■ **Given task**: Pick out and copy every line of the data below that contains the word "results". Matching is case-sensitive.

■ **Given records**:

——

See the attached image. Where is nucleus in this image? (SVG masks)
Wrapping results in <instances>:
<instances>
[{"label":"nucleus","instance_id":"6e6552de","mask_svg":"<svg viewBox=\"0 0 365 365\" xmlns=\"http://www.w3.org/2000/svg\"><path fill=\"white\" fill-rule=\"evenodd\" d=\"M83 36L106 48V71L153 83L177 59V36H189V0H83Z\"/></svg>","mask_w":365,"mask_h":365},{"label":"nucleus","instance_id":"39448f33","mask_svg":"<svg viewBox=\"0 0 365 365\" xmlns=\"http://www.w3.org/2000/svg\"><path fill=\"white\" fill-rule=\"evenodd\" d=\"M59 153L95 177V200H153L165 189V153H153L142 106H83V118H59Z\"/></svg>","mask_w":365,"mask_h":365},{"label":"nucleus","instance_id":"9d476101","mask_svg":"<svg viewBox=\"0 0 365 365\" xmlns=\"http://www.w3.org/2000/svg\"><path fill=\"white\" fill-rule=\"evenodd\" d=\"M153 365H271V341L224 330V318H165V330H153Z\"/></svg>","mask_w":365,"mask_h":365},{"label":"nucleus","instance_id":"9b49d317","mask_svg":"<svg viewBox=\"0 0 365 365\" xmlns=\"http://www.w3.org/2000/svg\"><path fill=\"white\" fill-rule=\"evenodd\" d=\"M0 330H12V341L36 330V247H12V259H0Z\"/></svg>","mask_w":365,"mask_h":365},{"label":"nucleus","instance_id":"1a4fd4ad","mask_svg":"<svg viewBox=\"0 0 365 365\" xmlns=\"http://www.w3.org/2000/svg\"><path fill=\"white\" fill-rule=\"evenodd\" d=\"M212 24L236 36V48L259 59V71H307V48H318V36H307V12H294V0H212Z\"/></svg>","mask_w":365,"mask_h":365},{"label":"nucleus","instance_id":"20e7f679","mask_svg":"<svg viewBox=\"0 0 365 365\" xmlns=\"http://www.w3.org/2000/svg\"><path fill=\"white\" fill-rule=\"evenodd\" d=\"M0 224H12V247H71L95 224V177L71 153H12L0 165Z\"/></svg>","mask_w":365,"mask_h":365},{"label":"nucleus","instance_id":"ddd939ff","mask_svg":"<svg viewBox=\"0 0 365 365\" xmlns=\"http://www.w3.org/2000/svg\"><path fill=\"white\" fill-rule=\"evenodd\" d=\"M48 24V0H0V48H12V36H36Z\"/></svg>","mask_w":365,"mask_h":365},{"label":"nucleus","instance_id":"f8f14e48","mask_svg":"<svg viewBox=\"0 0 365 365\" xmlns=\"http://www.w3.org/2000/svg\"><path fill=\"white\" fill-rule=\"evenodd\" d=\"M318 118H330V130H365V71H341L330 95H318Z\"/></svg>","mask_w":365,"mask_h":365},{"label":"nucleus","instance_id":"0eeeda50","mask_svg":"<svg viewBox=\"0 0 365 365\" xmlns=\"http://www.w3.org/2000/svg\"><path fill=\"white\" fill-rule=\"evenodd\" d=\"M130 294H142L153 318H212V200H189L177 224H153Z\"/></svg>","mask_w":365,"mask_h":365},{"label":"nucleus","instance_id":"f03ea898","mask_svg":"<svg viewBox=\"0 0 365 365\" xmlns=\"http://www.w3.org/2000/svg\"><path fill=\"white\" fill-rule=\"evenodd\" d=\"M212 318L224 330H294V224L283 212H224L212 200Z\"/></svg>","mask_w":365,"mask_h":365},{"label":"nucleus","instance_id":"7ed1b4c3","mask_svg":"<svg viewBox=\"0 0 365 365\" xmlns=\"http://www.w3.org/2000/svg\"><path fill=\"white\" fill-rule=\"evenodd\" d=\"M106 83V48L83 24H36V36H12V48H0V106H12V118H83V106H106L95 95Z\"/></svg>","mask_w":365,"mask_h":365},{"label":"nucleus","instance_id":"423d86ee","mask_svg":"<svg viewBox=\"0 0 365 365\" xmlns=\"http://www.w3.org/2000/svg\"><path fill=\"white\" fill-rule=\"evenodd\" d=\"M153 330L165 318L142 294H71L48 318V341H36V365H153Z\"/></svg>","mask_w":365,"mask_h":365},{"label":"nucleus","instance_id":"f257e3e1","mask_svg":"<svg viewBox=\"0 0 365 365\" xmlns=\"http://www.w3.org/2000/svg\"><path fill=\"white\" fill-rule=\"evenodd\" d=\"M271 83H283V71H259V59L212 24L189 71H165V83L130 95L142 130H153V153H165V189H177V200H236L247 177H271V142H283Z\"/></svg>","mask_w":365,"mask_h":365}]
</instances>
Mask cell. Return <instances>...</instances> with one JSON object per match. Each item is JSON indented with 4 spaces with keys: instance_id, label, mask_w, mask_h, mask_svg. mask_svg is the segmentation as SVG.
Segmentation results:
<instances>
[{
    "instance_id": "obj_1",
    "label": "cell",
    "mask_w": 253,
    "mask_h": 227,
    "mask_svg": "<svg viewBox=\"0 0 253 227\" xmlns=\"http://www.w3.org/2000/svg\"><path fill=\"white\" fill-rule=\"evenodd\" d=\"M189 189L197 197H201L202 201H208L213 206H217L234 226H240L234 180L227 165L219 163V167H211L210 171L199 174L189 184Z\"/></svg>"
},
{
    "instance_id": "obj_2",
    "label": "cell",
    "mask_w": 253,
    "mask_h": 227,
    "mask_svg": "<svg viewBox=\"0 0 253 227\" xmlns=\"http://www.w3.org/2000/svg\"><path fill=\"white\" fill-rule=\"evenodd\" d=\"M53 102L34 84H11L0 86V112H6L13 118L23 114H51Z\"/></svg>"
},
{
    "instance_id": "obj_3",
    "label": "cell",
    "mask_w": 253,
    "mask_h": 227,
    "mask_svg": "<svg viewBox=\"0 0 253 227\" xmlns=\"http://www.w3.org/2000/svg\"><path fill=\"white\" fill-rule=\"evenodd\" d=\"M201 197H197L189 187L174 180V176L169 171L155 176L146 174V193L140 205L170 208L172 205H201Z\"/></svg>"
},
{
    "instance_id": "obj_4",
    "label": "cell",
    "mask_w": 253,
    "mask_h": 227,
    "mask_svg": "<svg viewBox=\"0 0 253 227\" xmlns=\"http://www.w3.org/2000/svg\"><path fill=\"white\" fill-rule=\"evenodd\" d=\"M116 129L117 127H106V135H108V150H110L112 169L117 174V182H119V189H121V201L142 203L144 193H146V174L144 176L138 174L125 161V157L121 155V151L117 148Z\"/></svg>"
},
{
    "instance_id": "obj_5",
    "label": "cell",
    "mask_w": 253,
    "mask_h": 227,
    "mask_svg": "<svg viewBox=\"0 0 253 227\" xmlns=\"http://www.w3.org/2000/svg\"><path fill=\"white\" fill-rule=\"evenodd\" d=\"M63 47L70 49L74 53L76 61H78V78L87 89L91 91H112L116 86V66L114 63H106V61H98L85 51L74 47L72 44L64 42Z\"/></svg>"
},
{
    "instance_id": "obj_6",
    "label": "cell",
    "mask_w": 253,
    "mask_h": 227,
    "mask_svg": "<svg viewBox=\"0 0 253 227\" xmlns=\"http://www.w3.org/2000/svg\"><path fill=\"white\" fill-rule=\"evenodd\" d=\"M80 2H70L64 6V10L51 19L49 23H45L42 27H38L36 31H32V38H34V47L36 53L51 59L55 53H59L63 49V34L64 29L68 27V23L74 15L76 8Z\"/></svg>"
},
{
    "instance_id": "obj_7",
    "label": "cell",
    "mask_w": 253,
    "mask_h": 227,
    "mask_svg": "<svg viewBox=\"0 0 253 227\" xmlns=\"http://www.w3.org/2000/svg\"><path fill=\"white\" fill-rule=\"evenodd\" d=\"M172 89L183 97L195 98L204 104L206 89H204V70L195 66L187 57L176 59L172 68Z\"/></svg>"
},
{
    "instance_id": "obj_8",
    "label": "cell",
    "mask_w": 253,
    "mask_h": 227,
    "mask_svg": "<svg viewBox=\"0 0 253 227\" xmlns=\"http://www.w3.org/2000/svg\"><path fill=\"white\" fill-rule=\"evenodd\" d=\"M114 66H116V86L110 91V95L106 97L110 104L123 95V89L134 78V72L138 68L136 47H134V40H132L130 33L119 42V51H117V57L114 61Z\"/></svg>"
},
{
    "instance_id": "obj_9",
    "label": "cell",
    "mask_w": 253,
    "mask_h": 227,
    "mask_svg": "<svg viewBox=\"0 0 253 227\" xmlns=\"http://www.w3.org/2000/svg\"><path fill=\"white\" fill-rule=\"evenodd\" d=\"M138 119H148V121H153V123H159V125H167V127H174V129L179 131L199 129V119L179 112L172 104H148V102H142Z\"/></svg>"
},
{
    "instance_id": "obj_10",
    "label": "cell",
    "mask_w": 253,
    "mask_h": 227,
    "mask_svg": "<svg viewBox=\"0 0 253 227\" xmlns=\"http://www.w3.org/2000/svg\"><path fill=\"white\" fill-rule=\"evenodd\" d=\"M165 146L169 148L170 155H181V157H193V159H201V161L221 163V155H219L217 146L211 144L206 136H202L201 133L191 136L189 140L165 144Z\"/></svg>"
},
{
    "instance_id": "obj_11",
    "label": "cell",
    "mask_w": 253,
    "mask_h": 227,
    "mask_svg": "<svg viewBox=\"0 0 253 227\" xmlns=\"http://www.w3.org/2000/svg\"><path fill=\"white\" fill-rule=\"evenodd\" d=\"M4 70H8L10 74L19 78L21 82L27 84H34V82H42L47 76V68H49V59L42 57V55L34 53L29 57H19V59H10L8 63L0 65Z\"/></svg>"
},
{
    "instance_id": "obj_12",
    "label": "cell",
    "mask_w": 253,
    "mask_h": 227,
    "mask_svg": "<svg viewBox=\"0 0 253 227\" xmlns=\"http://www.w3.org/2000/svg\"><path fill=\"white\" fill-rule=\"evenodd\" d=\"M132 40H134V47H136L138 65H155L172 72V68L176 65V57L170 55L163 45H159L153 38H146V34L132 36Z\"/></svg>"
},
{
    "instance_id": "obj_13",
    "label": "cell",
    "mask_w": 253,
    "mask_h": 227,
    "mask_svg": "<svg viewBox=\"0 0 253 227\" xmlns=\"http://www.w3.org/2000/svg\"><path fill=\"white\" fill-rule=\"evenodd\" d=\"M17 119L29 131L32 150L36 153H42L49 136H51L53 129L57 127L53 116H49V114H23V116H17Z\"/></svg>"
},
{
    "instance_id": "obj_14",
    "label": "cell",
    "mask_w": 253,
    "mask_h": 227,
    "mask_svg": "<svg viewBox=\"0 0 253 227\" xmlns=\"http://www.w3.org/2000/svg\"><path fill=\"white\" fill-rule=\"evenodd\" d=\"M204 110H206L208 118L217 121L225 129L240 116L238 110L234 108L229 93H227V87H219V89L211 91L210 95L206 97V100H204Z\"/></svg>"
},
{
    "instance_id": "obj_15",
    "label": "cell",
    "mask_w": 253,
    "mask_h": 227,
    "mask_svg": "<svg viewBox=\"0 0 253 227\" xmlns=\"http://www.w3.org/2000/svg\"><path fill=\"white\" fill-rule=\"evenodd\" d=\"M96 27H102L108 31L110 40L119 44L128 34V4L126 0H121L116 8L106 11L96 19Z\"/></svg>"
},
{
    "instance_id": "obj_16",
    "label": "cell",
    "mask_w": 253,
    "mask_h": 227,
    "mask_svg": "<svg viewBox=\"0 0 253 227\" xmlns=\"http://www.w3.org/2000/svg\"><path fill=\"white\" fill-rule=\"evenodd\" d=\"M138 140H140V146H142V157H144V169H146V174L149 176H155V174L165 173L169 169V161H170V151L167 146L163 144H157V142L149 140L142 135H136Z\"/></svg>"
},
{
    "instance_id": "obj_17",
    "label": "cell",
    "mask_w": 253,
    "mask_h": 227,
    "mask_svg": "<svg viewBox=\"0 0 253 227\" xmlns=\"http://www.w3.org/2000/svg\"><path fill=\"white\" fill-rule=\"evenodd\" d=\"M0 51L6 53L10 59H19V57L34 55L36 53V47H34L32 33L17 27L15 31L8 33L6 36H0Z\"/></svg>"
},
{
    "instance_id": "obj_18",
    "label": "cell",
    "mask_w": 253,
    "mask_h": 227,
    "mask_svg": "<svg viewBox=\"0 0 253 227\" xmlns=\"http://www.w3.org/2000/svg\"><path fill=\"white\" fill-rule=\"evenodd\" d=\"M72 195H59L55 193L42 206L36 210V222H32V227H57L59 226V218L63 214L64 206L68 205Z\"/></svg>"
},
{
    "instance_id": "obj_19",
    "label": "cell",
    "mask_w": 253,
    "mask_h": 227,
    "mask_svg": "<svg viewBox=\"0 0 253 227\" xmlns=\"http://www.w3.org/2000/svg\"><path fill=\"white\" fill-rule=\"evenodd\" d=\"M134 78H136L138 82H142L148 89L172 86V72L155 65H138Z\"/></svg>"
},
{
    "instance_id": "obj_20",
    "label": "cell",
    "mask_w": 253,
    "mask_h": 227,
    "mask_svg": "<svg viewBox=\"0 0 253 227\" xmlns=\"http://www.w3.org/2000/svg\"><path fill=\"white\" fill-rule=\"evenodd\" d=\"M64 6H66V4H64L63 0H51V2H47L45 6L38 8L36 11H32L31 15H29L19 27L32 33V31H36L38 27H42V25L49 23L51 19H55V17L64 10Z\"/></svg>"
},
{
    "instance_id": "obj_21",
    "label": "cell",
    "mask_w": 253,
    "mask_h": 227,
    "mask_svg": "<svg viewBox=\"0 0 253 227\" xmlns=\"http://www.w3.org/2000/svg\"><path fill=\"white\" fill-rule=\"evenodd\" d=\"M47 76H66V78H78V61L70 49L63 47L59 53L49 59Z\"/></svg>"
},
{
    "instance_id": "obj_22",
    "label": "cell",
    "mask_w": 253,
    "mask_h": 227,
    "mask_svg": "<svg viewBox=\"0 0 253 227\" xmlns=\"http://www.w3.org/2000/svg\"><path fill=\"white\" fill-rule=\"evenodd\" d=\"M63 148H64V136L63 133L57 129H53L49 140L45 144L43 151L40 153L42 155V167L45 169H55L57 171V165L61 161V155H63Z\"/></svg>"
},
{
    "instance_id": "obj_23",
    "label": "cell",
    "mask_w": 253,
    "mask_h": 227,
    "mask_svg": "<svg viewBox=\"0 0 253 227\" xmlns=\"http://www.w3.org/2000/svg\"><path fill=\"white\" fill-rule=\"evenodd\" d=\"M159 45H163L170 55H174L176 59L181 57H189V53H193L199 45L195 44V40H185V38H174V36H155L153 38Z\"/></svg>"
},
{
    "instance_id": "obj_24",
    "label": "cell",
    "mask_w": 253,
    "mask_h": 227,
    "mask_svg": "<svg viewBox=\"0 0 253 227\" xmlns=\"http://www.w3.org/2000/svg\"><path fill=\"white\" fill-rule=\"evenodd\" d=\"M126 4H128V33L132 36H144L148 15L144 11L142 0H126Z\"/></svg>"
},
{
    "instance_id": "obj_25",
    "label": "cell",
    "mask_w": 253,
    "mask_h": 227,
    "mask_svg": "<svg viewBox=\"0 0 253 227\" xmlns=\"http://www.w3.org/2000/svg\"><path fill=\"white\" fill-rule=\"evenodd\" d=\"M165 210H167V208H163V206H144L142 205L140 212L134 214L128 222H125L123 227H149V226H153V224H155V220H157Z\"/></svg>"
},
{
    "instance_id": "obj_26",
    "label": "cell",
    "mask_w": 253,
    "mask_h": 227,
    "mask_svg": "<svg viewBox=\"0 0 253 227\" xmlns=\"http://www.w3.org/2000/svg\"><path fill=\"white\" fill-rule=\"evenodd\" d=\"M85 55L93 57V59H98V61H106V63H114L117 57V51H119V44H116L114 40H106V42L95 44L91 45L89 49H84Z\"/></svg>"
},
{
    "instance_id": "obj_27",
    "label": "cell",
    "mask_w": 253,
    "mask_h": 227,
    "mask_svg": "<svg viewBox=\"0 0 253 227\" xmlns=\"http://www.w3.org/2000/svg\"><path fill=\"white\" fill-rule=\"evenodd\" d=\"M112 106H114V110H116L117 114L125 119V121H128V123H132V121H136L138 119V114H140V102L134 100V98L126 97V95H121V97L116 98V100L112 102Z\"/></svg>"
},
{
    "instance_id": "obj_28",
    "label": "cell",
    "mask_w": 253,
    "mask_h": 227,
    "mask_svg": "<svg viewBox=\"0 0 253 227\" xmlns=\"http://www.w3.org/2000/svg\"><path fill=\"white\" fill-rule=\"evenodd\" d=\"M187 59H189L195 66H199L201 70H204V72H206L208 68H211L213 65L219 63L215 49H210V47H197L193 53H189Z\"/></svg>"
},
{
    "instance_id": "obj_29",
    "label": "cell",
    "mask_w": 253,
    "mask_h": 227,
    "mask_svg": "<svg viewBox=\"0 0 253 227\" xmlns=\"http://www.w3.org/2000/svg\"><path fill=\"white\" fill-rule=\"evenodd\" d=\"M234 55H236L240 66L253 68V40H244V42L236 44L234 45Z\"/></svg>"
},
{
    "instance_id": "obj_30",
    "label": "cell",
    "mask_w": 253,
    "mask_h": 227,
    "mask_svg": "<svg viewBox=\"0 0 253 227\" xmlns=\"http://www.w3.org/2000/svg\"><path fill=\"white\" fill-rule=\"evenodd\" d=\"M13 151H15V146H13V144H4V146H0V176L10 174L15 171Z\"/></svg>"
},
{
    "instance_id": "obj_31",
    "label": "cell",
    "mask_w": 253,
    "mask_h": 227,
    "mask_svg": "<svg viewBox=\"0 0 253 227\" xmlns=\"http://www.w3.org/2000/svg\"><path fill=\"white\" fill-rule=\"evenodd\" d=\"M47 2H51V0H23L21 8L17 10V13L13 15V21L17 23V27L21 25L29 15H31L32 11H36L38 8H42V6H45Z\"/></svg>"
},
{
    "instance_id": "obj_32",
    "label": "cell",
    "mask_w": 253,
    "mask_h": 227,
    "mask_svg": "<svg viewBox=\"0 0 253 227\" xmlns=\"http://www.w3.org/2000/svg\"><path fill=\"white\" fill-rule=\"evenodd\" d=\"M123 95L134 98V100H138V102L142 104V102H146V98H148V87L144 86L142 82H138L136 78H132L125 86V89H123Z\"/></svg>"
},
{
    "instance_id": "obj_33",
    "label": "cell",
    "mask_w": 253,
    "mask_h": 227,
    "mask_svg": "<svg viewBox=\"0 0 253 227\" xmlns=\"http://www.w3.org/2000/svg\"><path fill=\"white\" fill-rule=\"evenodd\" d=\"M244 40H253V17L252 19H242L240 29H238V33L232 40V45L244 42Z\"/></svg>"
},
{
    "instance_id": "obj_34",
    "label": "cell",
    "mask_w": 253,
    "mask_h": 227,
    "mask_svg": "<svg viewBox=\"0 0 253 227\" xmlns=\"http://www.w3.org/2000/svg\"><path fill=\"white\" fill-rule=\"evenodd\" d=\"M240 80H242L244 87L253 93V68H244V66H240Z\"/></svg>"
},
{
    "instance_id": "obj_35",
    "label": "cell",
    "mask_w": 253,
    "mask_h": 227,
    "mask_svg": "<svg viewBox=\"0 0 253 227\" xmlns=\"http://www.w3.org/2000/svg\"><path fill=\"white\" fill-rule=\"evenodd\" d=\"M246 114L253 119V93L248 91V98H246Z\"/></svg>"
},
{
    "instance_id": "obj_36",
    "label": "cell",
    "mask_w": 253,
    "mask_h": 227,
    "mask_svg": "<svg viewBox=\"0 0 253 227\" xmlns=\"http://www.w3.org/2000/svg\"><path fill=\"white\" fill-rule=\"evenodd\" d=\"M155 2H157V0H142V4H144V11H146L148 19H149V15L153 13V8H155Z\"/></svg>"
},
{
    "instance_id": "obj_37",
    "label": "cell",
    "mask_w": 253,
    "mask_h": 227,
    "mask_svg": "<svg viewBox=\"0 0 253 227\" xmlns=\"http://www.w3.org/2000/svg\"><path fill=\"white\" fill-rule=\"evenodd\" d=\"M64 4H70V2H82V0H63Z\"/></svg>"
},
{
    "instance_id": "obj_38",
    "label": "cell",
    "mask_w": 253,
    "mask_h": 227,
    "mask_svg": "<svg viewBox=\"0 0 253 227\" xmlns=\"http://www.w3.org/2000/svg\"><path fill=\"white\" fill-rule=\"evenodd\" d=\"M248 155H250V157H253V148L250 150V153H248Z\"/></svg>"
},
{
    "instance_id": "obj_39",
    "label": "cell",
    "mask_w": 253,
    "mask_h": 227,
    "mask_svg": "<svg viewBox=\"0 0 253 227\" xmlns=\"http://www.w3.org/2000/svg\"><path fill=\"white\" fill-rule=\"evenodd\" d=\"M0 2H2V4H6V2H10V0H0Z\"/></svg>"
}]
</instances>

——

■ **Completed exercise**:
Wrapping results in <instances>:
Segmentation results:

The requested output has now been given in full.